--- Dataset content ---

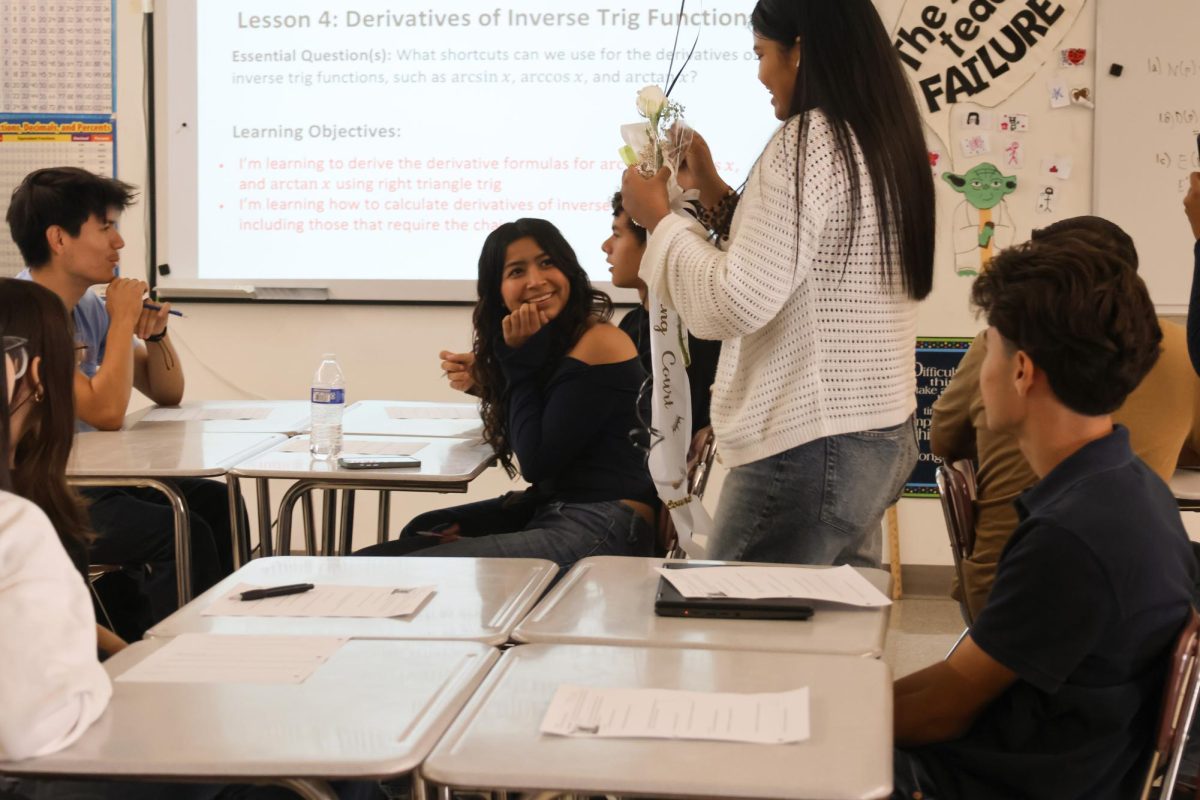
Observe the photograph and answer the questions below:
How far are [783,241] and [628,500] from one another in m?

---
--- Dataset content ---

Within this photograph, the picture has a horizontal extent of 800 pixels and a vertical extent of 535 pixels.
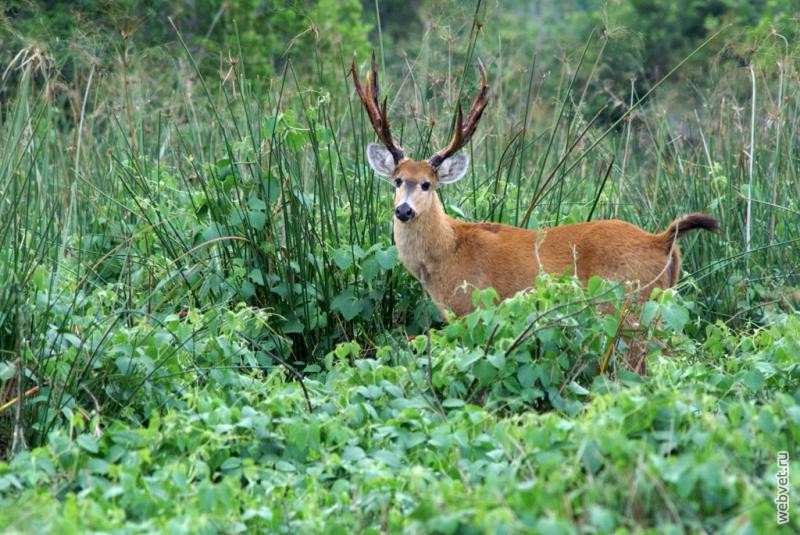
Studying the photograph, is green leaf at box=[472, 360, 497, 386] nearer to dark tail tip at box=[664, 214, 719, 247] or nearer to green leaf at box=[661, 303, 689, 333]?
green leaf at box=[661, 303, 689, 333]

---

*What you should do*. Repeat the rows verbatim, starting with the line that contains "Observe the photograph" and ending after the line that contains "How far are".

*Solution*.
Observe the photograph and answer the questions below:
How far are [783,241] and [628,500] from one another in m?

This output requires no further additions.